◆ Problem requirements: The records that follow must be repeated exactly, except for their pictures.

=== Extracted material ===

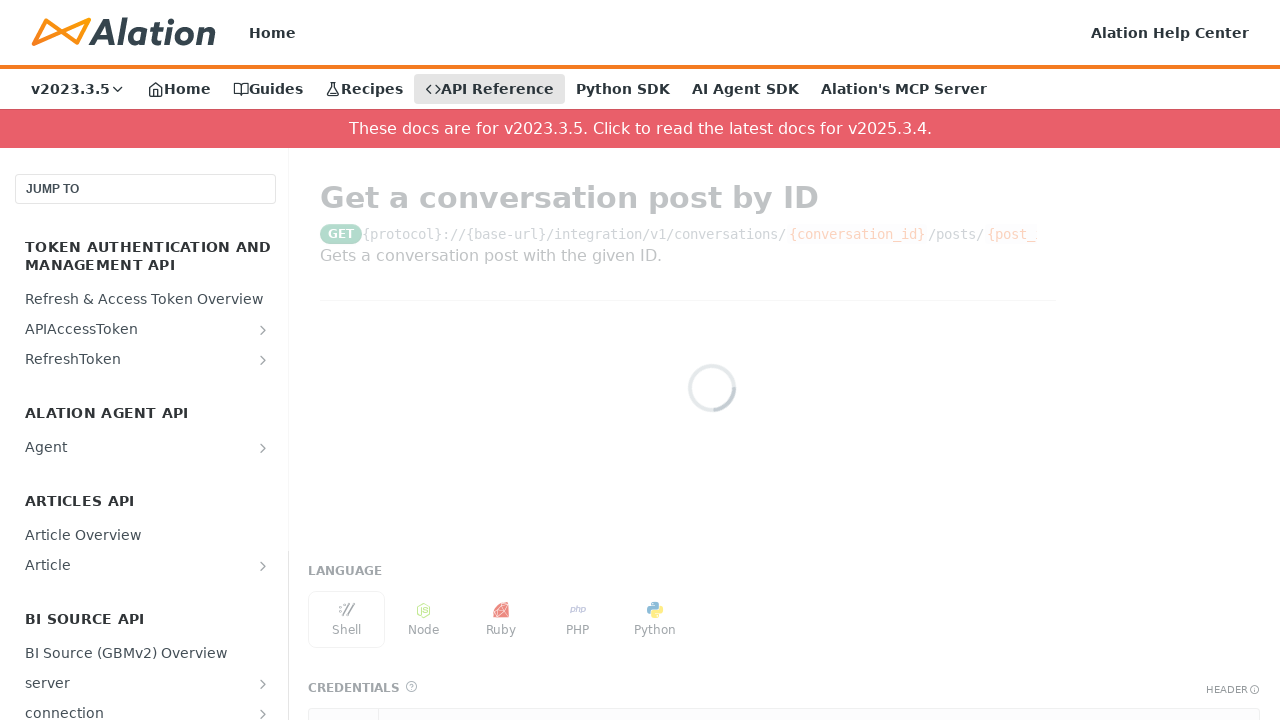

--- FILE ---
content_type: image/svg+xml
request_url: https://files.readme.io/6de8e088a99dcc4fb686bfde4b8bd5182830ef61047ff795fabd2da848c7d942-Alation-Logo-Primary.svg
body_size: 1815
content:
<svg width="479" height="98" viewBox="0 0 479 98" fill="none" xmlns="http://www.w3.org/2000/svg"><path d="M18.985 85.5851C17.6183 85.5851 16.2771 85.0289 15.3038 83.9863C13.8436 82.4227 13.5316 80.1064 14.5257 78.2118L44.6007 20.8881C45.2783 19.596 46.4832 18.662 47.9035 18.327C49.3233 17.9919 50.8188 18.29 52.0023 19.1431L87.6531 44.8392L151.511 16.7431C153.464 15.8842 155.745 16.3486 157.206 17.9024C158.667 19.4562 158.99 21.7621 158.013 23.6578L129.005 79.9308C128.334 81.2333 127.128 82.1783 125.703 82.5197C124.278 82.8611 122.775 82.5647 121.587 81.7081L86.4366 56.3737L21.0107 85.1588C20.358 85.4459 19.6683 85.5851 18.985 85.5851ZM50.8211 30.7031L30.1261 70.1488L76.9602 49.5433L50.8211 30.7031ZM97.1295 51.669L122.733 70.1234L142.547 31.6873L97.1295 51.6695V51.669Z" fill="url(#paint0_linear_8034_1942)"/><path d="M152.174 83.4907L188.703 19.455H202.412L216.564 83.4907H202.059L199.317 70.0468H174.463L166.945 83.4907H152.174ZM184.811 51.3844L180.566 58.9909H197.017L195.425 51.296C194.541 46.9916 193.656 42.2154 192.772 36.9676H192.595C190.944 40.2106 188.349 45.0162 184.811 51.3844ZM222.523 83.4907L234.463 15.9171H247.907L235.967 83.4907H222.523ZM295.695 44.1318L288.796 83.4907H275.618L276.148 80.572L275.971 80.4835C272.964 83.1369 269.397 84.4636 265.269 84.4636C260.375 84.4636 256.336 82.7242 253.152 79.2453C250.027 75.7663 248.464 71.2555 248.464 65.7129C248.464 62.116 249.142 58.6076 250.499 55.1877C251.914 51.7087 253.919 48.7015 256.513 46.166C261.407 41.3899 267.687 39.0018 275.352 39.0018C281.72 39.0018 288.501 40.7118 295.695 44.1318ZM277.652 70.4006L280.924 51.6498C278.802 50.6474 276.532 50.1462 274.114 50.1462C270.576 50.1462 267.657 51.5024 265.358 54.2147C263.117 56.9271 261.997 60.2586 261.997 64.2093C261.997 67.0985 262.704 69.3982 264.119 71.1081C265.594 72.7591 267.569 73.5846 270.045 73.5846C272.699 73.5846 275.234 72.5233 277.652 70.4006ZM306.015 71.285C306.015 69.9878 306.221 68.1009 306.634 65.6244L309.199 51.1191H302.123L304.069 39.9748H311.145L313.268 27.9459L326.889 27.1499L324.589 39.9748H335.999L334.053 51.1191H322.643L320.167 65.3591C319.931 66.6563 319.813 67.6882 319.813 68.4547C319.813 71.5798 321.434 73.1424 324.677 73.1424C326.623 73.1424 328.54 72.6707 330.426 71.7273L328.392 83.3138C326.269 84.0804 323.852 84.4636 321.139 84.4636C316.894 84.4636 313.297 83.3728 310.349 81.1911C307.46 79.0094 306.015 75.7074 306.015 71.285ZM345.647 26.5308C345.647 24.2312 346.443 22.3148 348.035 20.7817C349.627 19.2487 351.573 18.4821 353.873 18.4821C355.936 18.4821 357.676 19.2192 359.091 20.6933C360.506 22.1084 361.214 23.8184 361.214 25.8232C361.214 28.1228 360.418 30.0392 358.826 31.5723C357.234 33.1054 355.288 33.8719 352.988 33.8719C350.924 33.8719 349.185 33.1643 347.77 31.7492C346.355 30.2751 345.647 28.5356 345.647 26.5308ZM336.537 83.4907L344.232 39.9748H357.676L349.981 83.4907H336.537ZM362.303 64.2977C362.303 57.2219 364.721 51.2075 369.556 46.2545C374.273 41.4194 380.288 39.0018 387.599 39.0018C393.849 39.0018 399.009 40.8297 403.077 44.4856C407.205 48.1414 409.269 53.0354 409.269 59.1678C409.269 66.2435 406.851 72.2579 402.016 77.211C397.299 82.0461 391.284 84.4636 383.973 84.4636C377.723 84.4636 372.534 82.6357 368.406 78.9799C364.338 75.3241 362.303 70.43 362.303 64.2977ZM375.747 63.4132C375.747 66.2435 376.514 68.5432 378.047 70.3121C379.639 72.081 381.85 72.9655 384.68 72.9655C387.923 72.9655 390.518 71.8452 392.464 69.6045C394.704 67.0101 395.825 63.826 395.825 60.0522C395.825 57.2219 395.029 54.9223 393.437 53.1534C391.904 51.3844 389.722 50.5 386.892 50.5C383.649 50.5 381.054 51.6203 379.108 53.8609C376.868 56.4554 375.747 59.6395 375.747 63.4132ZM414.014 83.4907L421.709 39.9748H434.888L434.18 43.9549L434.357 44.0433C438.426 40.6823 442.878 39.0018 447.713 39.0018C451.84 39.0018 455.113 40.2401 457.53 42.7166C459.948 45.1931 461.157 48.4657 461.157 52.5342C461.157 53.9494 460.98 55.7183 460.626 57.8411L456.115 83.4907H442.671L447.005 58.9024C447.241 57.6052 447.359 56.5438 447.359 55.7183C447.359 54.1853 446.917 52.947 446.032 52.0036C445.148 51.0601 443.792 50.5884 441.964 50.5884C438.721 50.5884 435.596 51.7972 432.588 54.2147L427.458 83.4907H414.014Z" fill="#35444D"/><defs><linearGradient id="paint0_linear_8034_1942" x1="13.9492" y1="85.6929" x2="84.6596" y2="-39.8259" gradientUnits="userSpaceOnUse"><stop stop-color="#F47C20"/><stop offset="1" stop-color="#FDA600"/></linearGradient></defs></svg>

===

◆ Solution:
--- FILE ---
content_type: image/svg+xml
request_url: https://files.readme.io/6de8e088a99dcc4fb686bfde4b8bd5182830ef61047ff795fabd2da848c7d942-Alation-Logo-Primary.svg
body_size: 1815
content:
<svg width="479" height="98" viewBox="0 0 479 98" fill="none" xmlns="http://www.w3.org/2000/svg"><path d="M18.985 85.5851C17.6183 85.5851 16.2771 85.0289 15.3038 83.9863C13.8436 82.4227 13.5316 80.1064 14.5257 78.2118L44.6007 20.8881C45.2783 19.596 46.4832 18.662 47.9035 18.327C49.3233 17.9919 50.8188 18.29 52.0023 19.1431L87.6531 44.8392L151.511 16.7431C153.464 15.8842 155.745 16.3486 157.206 17.9024C158.667 19.4562 158.99 21.7621 158.013 23.6578L129.005 79.9308C128.334 81.2333 127.128 82.1783 125.703 82.5197C124.278 82.8611 122.775 82.5647 121.587 81.7081L86.4366 56.3737L21.0107 85.1588C20.358 85.4459 19.6683 85.5851 18.985 85.5851ZM50.8211 30.7031L30.1261 70.1488L76.9602 49.5433L50.8211 30.7031ZM97.1295 51.669L122.733 70.1234L142.547 31.6873L97.1295 51.6695V51.669Z" fill="url(#paint0_linear_8034_1942)"/><path d="M152.174 83.4907L188.703 19.455H202.412L216.564 83.4907H202.059L199.317 70.0468H174.463L166.945 83.4907H152.174ZM184.811 51.3844L180.566 58.9909H197.017L195.425 51.296C194.541 46.9916 193.656 42.2154 192.772 36.9676H192.595C190.944 40.2106 188.349 45.0162 184.811 51.3844ZM222.523 83.4907L234.463 15.9171H247.907L235.967 83.4907H222.523ZM295.695 44.1318L288.796 83.4907H275.618L276.148 80.572L275.971 80.4835C272.964 83.1369 269.397 84.4636 265.269 84.4636C260.375 84.4636 256.336 82.7242 253.152 79.2453C250.027 75.7663 248.464 71.2555 248.464 65.7129C248.464 62.116 249.142 58.6076 250.499 55.1877C251.914 51.7087 253.919 48.7015 256.513 46.166C261.407 41.3899 267.687 39.0018 275.352 39.0018C281.72 39.0018 288.501 40.7118 295.695 44.1318ZM277.652 70.4006L280.924 51.6498C278.802 50.6474 276.532 50.1462 274.114 50.1462C270.576 50.1462 267.657 51.5024 265.358 54.2147C263.117 56.9271 261.997 60.2586 261.997 64.2093C261.997 67.0985 262.704 69.3982 264.119 71.1081C265.594 72.7591 267.569 73.5846 270.045 73.5846C272.699 73.5846 275.234 72.5233 277.652 70.4006ZM306.015 71.285C306.015 69.9878 306.221 68.1009 306.634 65.6244L309.199 51.1191H302.123L304.069 39.9748H311.145L313.268 27.9459L326.889 27.1499L324.589 39.9748H335.999L334.053 51.1191H322.643L320.167 65.3591C319.931 66.6563 319.813 67.6882 319.813 68.4547C319.813 71.5798 321.434 73.1424 324.677 73.1424C326.623 73.1424 328.54 72.6707 330.426 71.7273L328.392 83.3138C326.269 84.0804 323.852 84.4636 321.139 84.4636C316.894 84.4636 313.297 83.3728 310.349 81.1911C307.46 79.0094 306.015 75.7074 306.015 71.285ZM345.647 26.5308C345.647 24.2312 346.443 22.3148 348.035 20.7817C349.627 19.2487 351.573 18.4821 353.873 18.4821C355.936 18.4821 357.676 19.2192 359.091 20.6933C360.506 22.1084 361.214 23.8184 361.214 25.8232C361.214 28.1228 360.418 30.0392 358.826 31.5723C357.234 33.1054 355.288 33.8719 352.988 33.8719C350.924 33.8719 349.185 33.1643 347.77 31.7492C346.355 30.2751 345.647 28.5356 345.647 26.5308ZM336.537 83.4907L344.232 39.9748H357.676L349.981 83.4907H336.537ZM362.303 64.2977C362.303 57.2219 364.721 51.2075 369.556 46.2545C374.273 41.4194 380.288 39.0018 387.599 39.0018C393.849 39.0018 399.009 40.8297 403.077 44.4856C407.205 48.1414 409.269 53.0354 409.269 59.1678C409.269 66.2435 406.851 72.2579 402.016 77.211C397.299 82.0461 391.284 84.4636 383.973 84.4636C377.723 84.4636 372.534 82.6357 368.406 78.9799C364.338 75.3241 362.303 70.43 362.303 64.2977ZM375.747 63.4132C375.747 66.2435 376.514 68.5432 378.047 70.3121C379.639 72.081 381.85 72.9655 384.68 72.9655C387.923 72.9655 390.518 71.8452 392.464 69.6045C394.704 67.0101 395.825 63.826 395.825 60.0522C395.825 57.2219 395.029 54.9223 393.437 53.1534C391.904 51.3844 389.722 50.5 386.892 50.5C383.649 50.5 381.054 51.6203 379.108 53.8609C376.868 56.4554 375.747 59.6395 375.747 63.4132ZM414.014 83.4907L421.709 39.9748H434.888L434.18 43.9549L434.357 44.0433C438.426 40.6823 442.878 39.0018 447.713 39.0018C451.84 39.0018 455.113 40.2401 457.53 42.7166C459.948 45.1931 461.157 48.4657 461.157 52.5342C461.157 53.9494 460.98 55.7183 460.626 57.8411L456.115 83.4907H442.671L447.005 58.9024C447.241 57.6052 447.359 56.5438 447.359 55.7183C447.359 54.1853 446.917 52.947 446.032 52.0036C445.148 51.0601 443.792 50.5884 441.964 50.5884C438.721 50.5884 435.596 51.7972 432.588 54.2147L427.458 83.4907H414.014Z" fill="#35444D"/><defs><linearGradient id="paint0_linear_8034_1942" x1="13.9492" y1="85.6929" x2="84.6596" y2="-39.8259" gradientUnits="userSpaceOnUse"><stop stop-color="#F47C20"/><stop offset="1" stop-color="#FDA600"/></linearGradient></defs></svg>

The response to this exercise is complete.